Preseeding configuration is way out of scope, but for reference, here is the configuration that has worked at this point:

d-i debian-installer/language string en
d-i debian-installer/country string CA
d-i debian-installer/locale string en_US.UTF-8
d-i console-setup/ask_detect boolean false
d-i keyboard-configuration/xkb-keymap select us
d-i netcfg/choose_interface select auto
d-i netcfg/get_hostname string unassigned-hostname
d-i netcfg/get_domain string unassigned-domain
d-i netcfg/wireless_wep string
d-i mirror/country string ca
d-i mirror/http/hostname string ca.archive.ubuntu.com
d-i mirror/http/directory string /ubuntu
d-i mirror/http/proxy string
d-i passwd/root-login boolean true
d-i passwd/make-user boolean false
d-i passwd/root-password-crypted password <crypt>
d-i user-setup/encrypt-home boolean false
d-i clock-setup/utc boolean true
d-i time/zone string Canada/Pacific
d-i clock-setup/ntp boolean true
d-i partman-auto/disk string /dev/sda
d-i partman-auto/method string regular
d-i partman-lvm/device_remove_lvm boolean true
d-i partman-md/device_remove_md boolean true
d-i partman-auto/choose_recipe select atomic
d-i partman-md/confirm boolean true
d-i partman-partitioning/confirm_write_new_label boolean true
d-i partman/choose_partition select finish
d-i partman/confirm boolean true
d-i partman/confirm_nooverwrite boolean true
d-i live-installer/net-image string tftp://192.168.4.3/ubuntu/install/filesystem.squashfs
tasksel tasksel/first multiselect openssh-server
d-i pkgsel/upgrade select safe-upgrade
d-i pkgsel/language-packs multiselect en
d-i pkgsel/update-policy select unattended-upgrades
d-i pkgsel/updatedb boolean false
d-i grub-installer/only_debian boolean true
d-i grub-installer/with_other_os boolean true
d-i grub-installer/bootdev  string /dev/sda
d-i finish-install/reboot_in_progress note
d-i cdrom-detect/eject boolean false

This almost certainly involves unnecessary statements as I struggled to figure out how to skip the mirror selection. It’s worth grabbing a recent example configuration and working through the well-commented file, with the above as an added reference for a known-to-work configuration.

Client configuration

I have configured the BIOS on the client laptops to boot from the hard drive by default. In this way, if I ever want to rebuild the OS on one of these machines, I press F12 at the BIOS boot screen to engage the network boot, but otherwise, the laptop will boot as previously configured. It is possible to control this via the PXE boot process itself by configuring the BIOS to boot from the network and updating the PXE configuration to instruct the machine to boot from its disk or re-install as desired, but for this situation this is simpler to implement and manage going forward.

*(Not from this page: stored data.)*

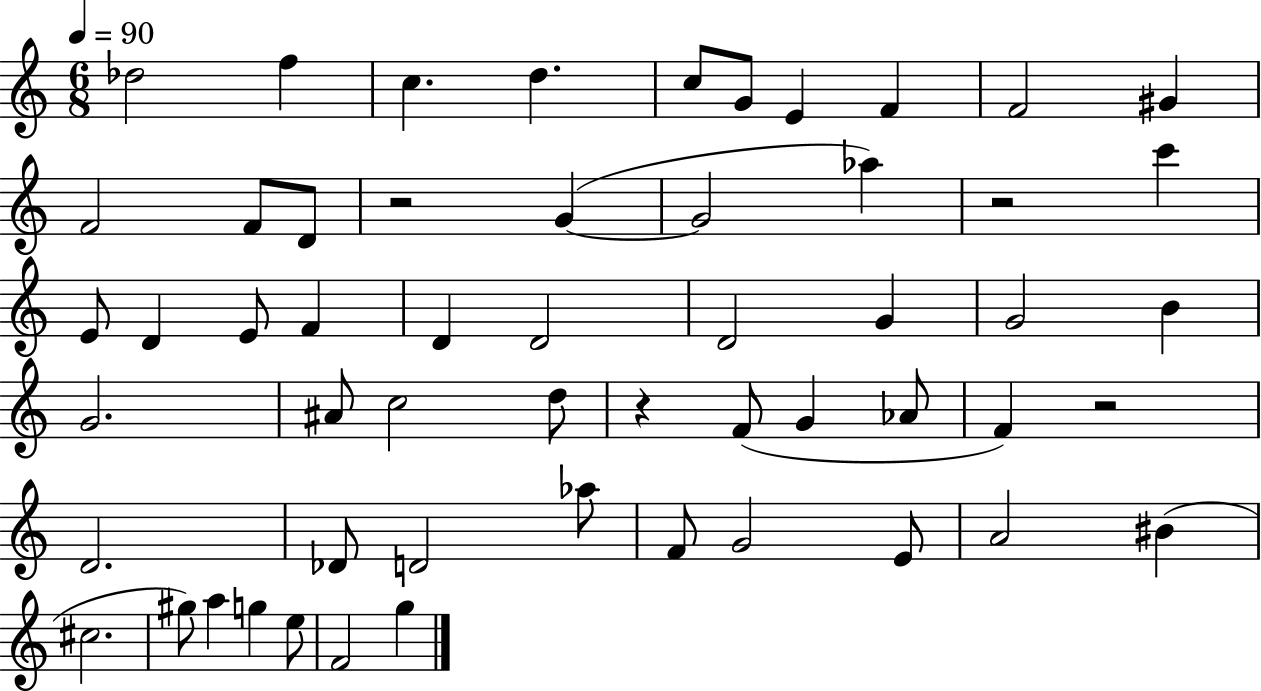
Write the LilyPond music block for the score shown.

{
  \clef treble
  \numericTimeSignature
  \time 6/8
  \key c \major
  \tempo 4 = 90
  des''2 f''4 | c''4. d''4. | c''8 g'8 e'4 f'4 | f'2 gis'4 | \break f'2 f'8 d'8 | r2 g'4~(~ | g'2 aes''4) | r2 c'''4 | \break e'8 d'4 e'8 f'4 | d'4 d'2 | d'2 g'4 | g'2 b'4 | \break g'2. | ais'8 c''2 d''8 | r4 f'8( g'4 aes'8 | f'4) r2 | \break d'2. | des'8 d'2 aes''8 | f'8 g'2 e'8 | a'2 bis'4( | \break cis''2. | gis''8) a''4 g''4 e''8 | f'2 g''4 | \bar "|."
}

In order to avoid confusion about what NIC to boot with I have removed the WiFi card from each laptop. This is a very simple operation on most laptops for some reason–changing out the hard drive is often harder. I could specify the NIC in the boot parameters but since I don’t need WiFi and I don’t want to worry about configuring (disabling) unnecessary networks (and attack vectors) I have simply removed the cards. I’ve set them aside just in case, and will undoubtedly come across them years from now and remember this project fondly, long after the laptops have been retired and recycled.